Someone had stopped to hover behind her. For a moment she thought it was Orthor. She prepared herself to become irritated, snap something at him that might drive him back.
But Orthor, she saw out of the corner of her eye, was still at his station. When she craned her neck, she saw it was Commander Grottor.
“Do you mind explaining where that came from?” he asked.
“What?” she asked, and then he flicked his finger at her vid pad.

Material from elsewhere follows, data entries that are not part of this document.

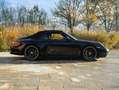Porsche 997 (911) CARRERA GTS Noir - thumbnail 43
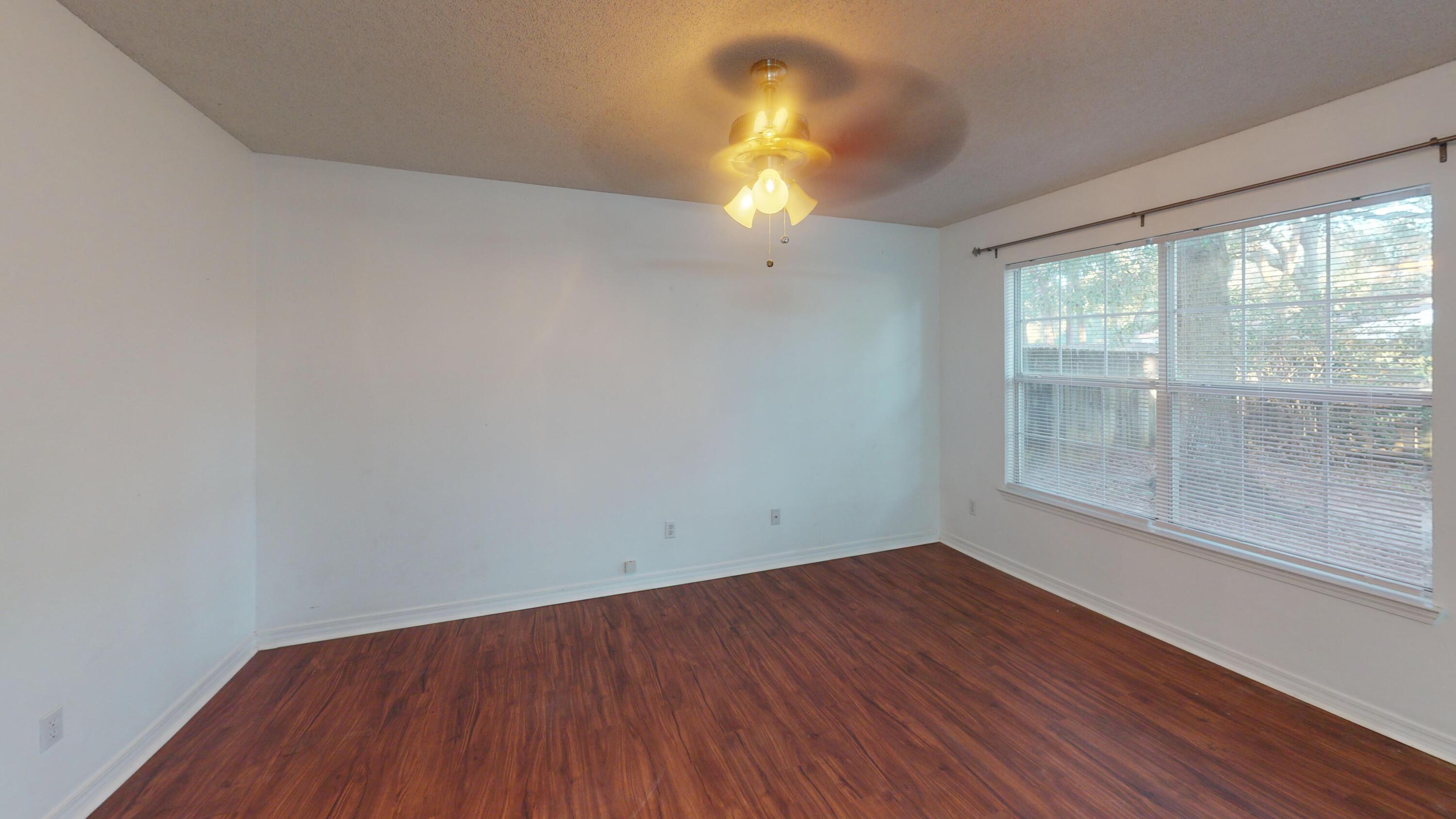 Cottages of Hamilton Bridge - Residential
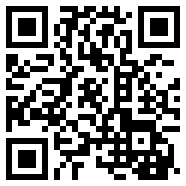 dibi交易所app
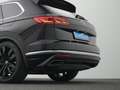 Volkswagen Touareg 3.0 TSi eHybrid 340 pk Tiptronic 4MOTION Elegance Noir - thumbnail 43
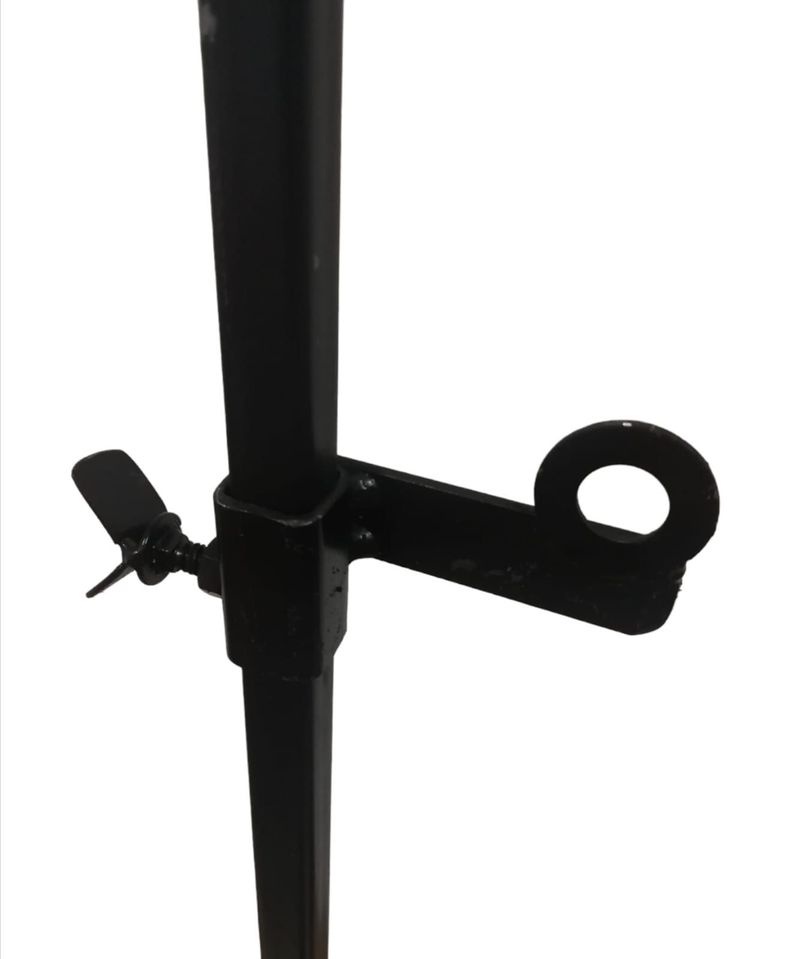 bases para spiedo 75cm (solo bases)-2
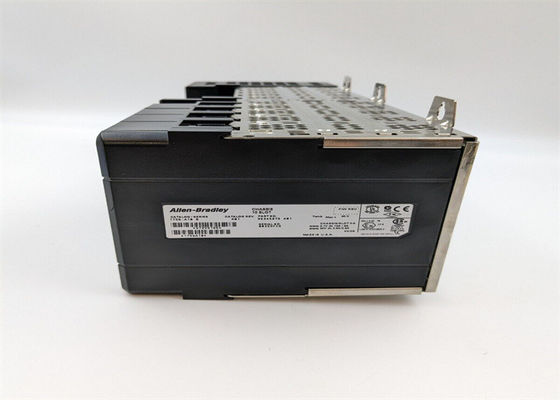 1756-PB75 AB 95 W voerde 24 DCControlLogix- invan de Voeding Digitale I O Volts Module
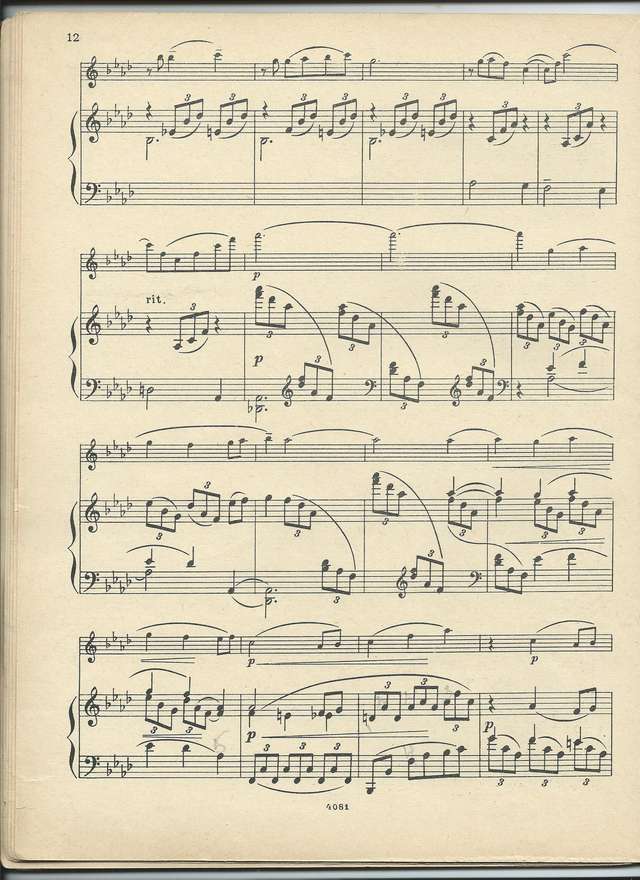 Дебюсси К. Романтический вальс_Страница_03.jpg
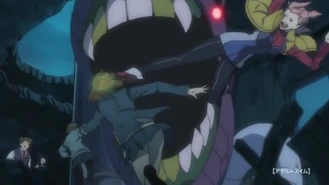 FLCLAltEp1Cap12.png (918 KB)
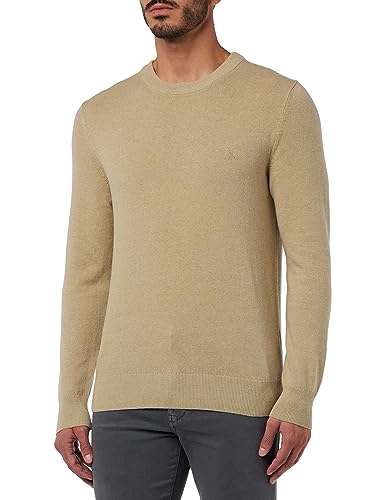 Marc O'Polo Sweter męski, 737, XS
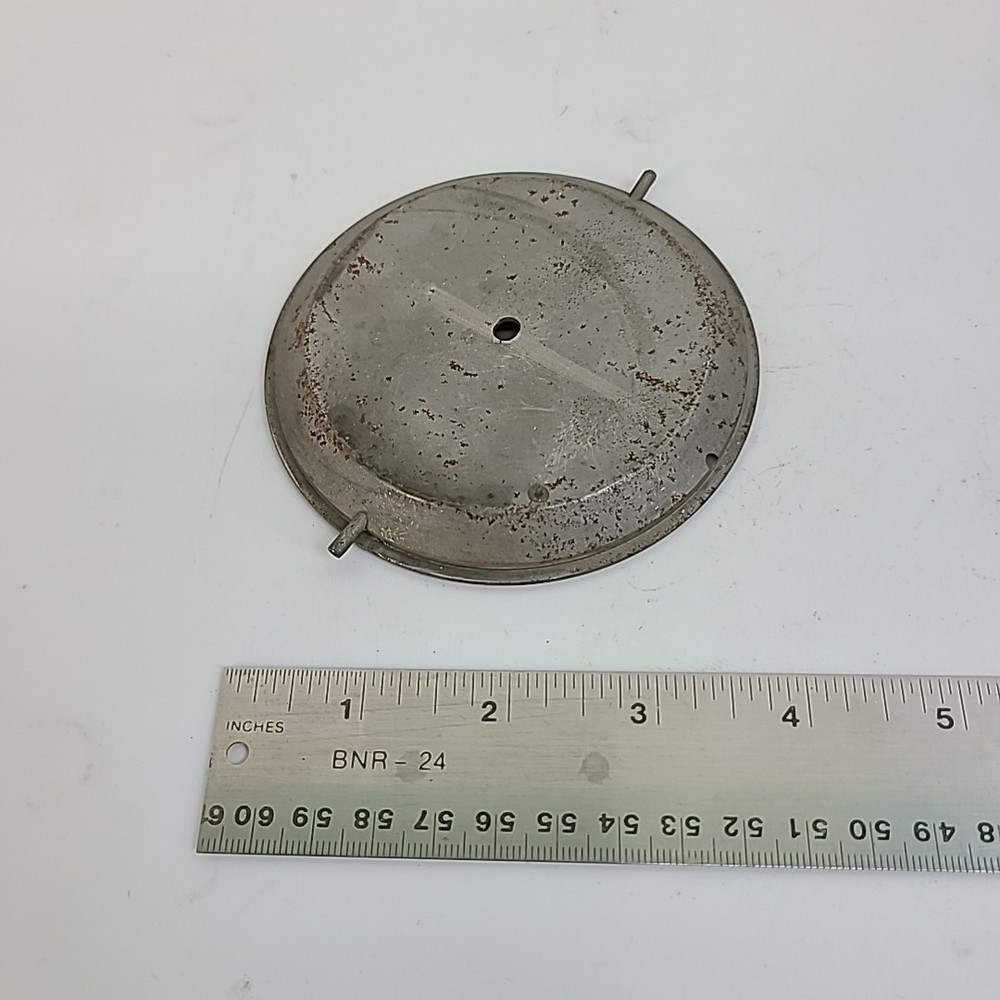 Mate .130x.171 Slot Die Tool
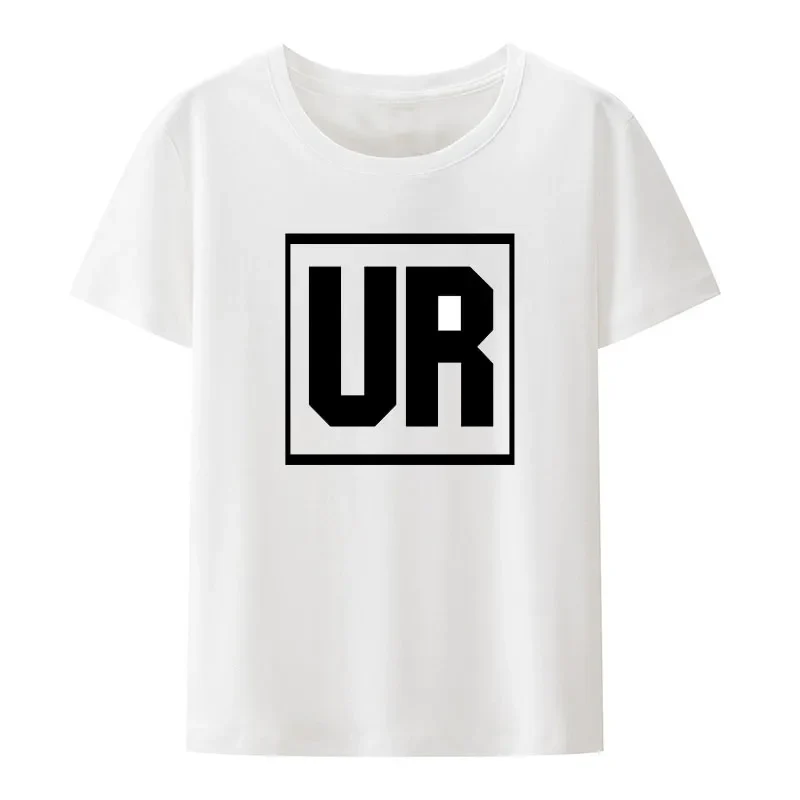 T-Shirt Teuf Underground Resistance - Image 4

With her stylus, she saw, she’d been tracing something. It looked like a pair of tusks of some kind, but instead of curving they twisted around one another. Funny, she thought, it looks like the Unitology symbol. All of Orthor’s talk about Unitology must have sunk deeper into her skin than she realized.
But it was different from the Unitology symbol, too, or at least more articulated. It was covered with dozens of small squiggles, distinct but bizarre symbols
“I don’t know,” she said.
“What have you seen?” he asked. “What have you been up to?”
“I haven’t seen anything,” she claimed.
“This doesn’t mean anything to you?” he asked. “Then why did you draw it?”
She shook her head. “Nothing, sir,” she said. “I swear. I was just doodling.”
“And what are these numbers?” he asked gesturing to the right edge of the pad. “These equations?”
Were they equations? Well, yes, they looked like them.
“Probably just the remnant of some old navigation computations,” she suggested.
“No,” he said. “They’re not.”
“No?”
“Who have you shown this to?” he asked.
“Shown?” she said, confused. “I … it was just a doodle, I haven’t shown it to anybody. Why would I?”
“Not Orthor?” he asked.
“Of course not,” she said.
He stared at her for a long moment, as if assessing her, and then nodded. “Forward it to me and then erase it,” he said. “And then we need to have a serious talk.”